The sidewalks are thick with snails this time of year, but I had never before seen so many travelling in a pack or a herd or a bevvy, or whatever the technical term is for a group of snails. Everything about them reminded me of ships. They bobbed up and down slightly as they sailed along, their bodies moving in a wave-like motion, the slimy foot on which they glide rippling like the surface of the ocean. And they even left a wake, thin strips of mucous just like the ones I see glistening in our garden every morning, tracing the paths where the snails have been. They were so calm, so determined, so oblivious to the danger they were in from pedestrians. I thought of putting up a road sign, CAUTION: SNAIL CROSSING. By the way, May 24 is National Escargot Day.About 45 minutes later, I was coming back the same way and stopped to see how the snails had fared. Of the 12 that originally set out, eight made it to the garden. I saw one still making the final ascent of the brick wall on the other side of the sidewalk. I counted four oily, snot-like clumps and four crushed shells. Not a bad success rate, I thought, for such a perilous trek.
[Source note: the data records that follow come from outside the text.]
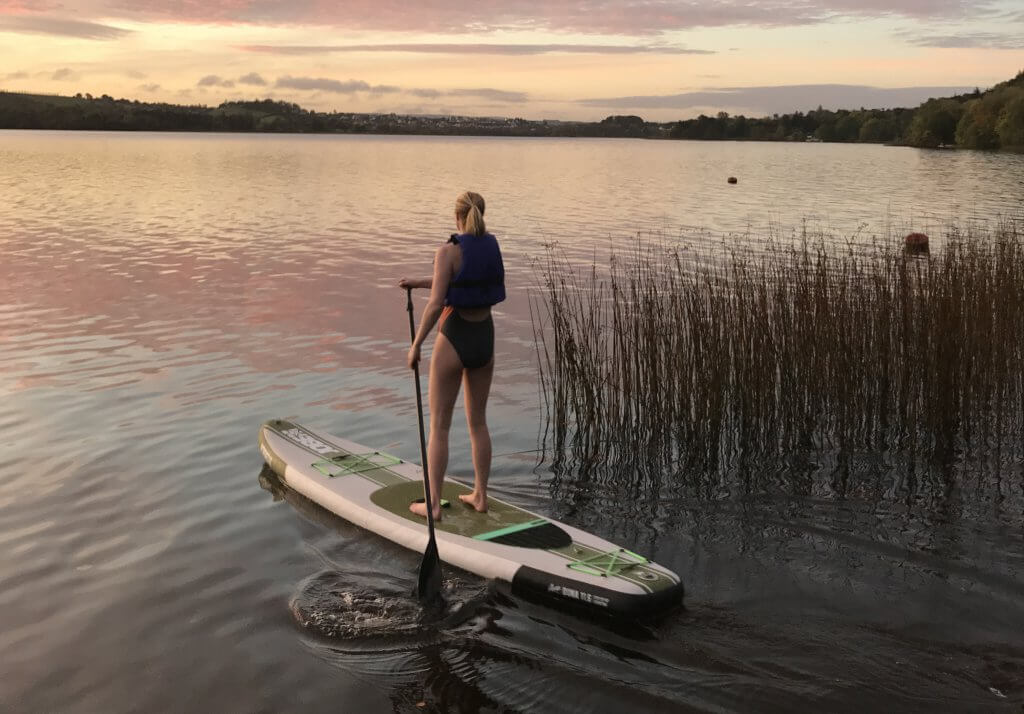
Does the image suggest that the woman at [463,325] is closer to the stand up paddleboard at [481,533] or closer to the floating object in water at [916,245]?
the stand up paddleboard at [481,533]

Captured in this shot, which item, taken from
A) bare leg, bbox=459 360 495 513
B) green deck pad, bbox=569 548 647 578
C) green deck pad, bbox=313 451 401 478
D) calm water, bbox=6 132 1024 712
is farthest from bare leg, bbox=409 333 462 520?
green deck pad, bbox=313 451 401 478

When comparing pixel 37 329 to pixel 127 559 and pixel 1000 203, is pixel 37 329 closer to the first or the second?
pixel 127 559

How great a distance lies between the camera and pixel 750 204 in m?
35.9

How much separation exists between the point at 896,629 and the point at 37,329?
43.8 ft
I don’t know any aphorisms about snails, but I do know a few aphorisms about persistence, and that’s what impressed me most about these snails. They risked everything to get to the other side. To me, their progress looked plodding. But for the snails it was a race against death. And they took their time, taking the perils and the possibilities in stride. Like Baltasar Gracián, a 17th century Spanish Jesuit monk, said:

Be slow and sure. Things are done quickly enough if done well. If just quickly done they can be quickly undone. To last an eternity requires an eternity of preparation.